The first of three events was typical with students hungry for knowledge and food, and volunteer doctors eager to help. As is usually the case, I found the students to be inspiring, engaging, energetic, intelligent, and thoughtful. There were the usual questions about meaning, variety, collegiality, autonomy, lifestyle and challenges, but this year there was also a sense of apprehension, mostly related to changes in the Canadian Resident Matching System (CaRMS.)
I’m not one to start a story with “in my day,” but in my day there was a reasonable ratio of residency positions to applicants. Certainly there was strategy about where to apply and how to rank, but there was a feeling of reassurance that there would be some position in some program that would lead to something different but often in some place good. (Or at least lead to years of funding that would carry over to another program.)

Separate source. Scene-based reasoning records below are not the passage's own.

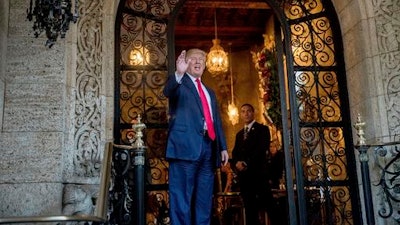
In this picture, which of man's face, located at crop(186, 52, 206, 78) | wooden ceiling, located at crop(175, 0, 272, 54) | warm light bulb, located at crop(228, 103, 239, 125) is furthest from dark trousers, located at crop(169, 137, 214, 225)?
warm light bulb, located at crop(228, 103, 239, 125)

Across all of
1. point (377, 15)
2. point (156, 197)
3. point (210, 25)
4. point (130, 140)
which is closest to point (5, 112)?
point (130, 140)

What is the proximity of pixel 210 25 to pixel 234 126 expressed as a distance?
2.82m

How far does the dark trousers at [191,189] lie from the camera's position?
5.34 metres

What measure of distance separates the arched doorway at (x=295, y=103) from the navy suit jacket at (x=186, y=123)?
138 centimetres

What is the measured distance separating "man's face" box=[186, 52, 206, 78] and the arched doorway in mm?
1296

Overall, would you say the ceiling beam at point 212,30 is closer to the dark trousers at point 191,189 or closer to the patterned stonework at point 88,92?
the patterned stonework at point 88,92

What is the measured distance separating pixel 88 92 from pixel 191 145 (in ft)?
5.21

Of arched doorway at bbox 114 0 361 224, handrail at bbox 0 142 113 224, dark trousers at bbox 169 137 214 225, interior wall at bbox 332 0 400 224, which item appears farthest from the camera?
arched doorway at bbox 114 0 361 224

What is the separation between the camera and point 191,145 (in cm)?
545

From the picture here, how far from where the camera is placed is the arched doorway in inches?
278

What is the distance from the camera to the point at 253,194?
8086 millimetres

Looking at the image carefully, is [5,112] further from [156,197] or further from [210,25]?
Result: [210,25]

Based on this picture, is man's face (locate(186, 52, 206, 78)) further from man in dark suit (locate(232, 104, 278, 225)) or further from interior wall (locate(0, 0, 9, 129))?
man in dark suit (locate(232, 104, 278, 225))

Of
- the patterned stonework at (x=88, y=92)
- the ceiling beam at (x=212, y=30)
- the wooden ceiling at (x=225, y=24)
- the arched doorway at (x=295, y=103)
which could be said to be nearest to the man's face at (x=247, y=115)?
the arched doorway at (x=295, y=103)
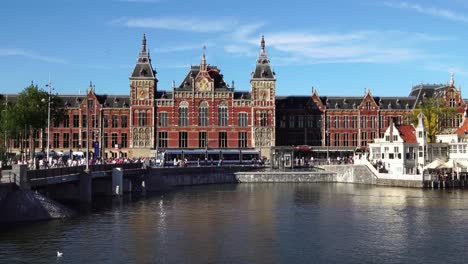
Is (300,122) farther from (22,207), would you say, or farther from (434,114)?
(22,207)

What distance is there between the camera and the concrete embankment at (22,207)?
54.0m

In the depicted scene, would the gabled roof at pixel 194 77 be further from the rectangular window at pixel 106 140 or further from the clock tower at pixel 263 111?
the rectangular window at pixel 106 140

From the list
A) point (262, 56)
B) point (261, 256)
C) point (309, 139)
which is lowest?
point (261, 256)

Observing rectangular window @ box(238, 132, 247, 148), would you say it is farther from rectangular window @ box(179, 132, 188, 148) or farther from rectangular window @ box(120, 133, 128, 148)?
rectangular window @ box(120, 133, 128, 148)

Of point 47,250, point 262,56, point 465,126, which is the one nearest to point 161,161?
point 262,56

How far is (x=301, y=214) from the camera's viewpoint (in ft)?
213

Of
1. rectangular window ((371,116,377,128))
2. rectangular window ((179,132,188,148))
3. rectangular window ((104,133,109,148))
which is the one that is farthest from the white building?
rectangular window ((104,133,109,148))

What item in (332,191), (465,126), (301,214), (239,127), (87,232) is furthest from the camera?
(239,127)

Today there are increasing numbers of medical students going unmatched after the first round—202 last year—a situation exacerbated by the added competition of hundreds of international medical graduates who are eligible for the second round. Further, those who remain unmatched re-enter the following year, causing an exponential increase of applicants relative to positions. Without commenting on legalities, the repatriation of Canadians and the case of others medically trained abroad, it is clear that this stress is felt by medical students who are pressured to choose a career path early in their studies in order to remain competitive for future matches.
Medical school is difficult enough while balancing learning, rotational service, sleep deprivation, personal growth, and self-care. The added occupational uncertainty seems cruel and at odds with the implicit promise that graduating medical students will have resident doctor employment.
Medical students are the future of our profession and I am glad that Doctors of BC provides them with free membership, disability insurance throughout all four years of their student training, and access to the benefits and services available to all Doctors of BC members. But we also have to advocate for a fairer process towards residency because when it comes to supporting medical students, hope for a better tomorrow is the best match of all.